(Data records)
* * * *

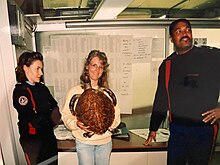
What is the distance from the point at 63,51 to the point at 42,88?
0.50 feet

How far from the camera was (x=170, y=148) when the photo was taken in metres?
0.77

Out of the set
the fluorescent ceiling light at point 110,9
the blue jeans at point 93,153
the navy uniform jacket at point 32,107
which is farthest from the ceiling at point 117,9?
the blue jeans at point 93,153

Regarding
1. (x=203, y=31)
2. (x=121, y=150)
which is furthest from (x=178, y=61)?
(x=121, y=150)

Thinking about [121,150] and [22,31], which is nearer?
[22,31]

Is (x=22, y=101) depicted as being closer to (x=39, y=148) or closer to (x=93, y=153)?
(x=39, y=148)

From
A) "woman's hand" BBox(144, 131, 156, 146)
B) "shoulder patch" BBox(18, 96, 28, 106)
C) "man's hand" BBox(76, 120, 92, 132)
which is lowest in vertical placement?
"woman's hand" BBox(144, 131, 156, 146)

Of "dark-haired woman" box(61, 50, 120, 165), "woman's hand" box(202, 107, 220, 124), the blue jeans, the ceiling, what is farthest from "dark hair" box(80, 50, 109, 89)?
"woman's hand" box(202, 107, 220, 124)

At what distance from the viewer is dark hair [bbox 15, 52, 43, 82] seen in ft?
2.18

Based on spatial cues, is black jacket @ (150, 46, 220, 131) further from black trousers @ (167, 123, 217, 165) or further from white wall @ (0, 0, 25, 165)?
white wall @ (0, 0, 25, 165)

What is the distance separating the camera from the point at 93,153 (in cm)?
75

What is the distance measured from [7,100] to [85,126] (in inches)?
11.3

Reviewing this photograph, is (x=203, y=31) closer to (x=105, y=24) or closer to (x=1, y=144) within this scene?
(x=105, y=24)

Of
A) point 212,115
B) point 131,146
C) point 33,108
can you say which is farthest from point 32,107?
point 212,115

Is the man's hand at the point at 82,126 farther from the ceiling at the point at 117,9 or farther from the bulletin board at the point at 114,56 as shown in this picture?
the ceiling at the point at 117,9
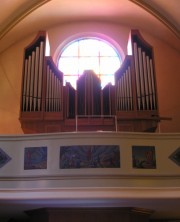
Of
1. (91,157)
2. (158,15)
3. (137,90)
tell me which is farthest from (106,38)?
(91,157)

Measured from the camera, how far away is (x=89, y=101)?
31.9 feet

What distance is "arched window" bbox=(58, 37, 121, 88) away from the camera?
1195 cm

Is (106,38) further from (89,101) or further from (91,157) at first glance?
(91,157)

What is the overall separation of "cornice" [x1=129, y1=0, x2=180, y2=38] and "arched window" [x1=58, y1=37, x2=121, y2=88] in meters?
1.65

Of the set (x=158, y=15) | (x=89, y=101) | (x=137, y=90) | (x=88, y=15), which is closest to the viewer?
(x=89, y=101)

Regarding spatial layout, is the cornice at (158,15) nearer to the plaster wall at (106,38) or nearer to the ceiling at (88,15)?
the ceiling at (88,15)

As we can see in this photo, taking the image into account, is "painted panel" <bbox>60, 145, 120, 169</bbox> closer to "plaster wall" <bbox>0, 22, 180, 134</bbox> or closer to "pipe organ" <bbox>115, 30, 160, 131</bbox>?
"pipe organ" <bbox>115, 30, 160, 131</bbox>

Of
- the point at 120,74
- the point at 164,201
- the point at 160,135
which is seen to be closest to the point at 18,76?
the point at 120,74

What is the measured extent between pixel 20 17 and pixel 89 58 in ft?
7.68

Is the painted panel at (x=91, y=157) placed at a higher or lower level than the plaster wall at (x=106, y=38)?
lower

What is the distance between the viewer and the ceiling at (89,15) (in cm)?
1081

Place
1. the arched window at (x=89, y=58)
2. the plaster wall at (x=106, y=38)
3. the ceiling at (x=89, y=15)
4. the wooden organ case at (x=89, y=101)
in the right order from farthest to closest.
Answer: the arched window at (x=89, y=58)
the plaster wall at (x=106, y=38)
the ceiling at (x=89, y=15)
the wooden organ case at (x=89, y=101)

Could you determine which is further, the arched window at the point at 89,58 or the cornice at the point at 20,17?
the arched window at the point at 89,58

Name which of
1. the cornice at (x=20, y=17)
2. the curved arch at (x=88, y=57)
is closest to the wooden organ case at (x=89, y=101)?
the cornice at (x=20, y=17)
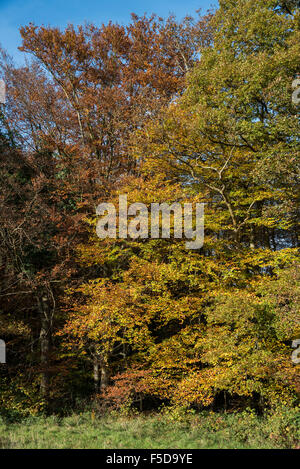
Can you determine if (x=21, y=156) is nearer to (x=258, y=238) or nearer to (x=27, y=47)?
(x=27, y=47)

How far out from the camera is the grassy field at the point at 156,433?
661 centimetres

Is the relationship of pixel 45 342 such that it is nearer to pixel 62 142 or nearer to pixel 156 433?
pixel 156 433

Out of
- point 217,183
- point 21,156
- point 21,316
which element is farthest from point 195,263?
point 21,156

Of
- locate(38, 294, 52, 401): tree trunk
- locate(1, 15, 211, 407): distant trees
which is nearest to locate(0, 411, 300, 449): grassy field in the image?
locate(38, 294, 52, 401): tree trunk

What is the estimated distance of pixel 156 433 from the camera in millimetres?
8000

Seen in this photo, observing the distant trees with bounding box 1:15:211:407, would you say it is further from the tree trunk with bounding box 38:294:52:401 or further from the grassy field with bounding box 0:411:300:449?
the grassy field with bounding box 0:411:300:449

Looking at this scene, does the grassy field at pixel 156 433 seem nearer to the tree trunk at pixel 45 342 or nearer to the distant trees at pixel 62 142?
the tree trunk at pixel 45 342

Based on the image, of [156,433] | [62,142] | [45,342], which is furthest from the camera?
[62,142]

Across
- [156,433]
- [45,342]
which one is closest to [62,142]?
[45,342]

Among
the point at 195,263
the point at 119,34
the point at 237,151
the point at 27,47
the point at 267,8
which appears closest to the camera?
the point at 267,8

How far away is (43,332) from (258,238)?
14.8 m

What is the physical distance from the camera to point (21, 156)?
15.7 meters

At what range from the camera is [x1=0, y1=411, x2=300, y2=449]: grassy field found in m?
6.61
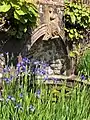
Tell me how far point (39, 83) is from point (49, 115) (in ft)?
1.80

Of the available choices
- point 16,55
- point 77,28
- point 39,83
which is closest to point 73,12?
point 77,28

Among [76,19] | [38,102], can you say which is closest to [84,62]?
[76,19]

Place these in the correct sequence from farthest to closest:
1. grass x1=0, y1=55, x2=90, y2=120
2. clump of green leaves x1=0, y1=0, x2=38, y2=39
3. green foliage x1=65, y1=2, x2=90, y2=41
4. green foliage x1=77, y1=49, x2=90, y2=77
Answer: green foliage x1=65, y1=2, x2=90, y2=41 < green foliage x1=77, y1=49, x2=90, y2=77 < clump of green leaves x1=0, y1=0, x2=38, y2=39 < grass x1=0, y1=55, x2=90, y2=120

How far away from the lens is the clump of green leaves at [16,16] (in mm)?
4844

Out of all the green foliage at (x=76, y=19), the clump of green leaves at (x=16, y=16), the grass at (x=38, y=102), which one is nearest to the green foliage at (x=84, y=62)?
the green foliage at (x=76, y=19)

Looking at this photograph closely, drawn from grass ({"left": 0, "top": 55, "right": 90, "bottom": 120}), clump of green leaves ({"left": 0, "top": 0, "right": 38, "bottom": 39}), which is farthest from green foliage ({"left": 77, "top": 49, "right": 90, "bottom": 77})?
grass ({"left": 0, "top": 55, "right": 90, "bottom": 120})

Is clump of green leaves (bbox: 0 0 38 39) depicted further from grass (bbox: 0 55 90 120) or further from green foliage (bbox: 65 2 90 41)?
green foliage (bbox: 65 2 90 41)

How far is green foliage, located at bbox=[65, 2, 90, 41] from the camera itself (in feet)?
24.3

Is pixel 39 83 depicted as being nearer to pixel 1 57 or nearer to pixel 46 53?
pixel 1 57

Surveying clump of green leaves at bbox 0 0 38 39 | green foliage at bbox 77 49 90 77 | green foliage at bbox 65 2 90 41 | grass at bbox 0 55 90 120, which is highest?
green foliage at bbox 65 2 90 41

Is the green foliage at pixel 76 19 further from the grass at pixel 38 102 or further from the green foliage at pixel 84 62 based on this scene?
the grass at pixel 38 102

* * * *

### What to produce:
All lines from the one containing "Is clump of" through the end of the records, both ends included, are to be quoted exactly; please add nothing else.

### Worked answer:
Is clump of green leaves (bbox: 0 0 38 39) depicted further from grass (bbox: 0 55 90 120) or further from green foliage (bbox: 65 2 90 41)?
green foliage (bbox: 65 2 90 41)

How far is green foliage, located at bbox=[65, 2, 90, 41] from the camera itself (in feet)?
24.3

Is pixel 39 83 depicted as being nearer to pixel 1 57 or nearer to pixel 46 53?
pixel 1 57

Surveying clump of green leaves at bbox 0 0 38 39 | green foliage at bbox 77 49 90 77 | green foliage at bbox 65 2 90 41 | grass at bbox 0 55 90 120, which is highest?
green foliage at bbox 65 2 90 41

Is the green foliage at pixel 76 19 further from the grass at pixel 38 102 or further from the green foliage at pixel 84 62 based on this scene?
the grass at pixel 38 102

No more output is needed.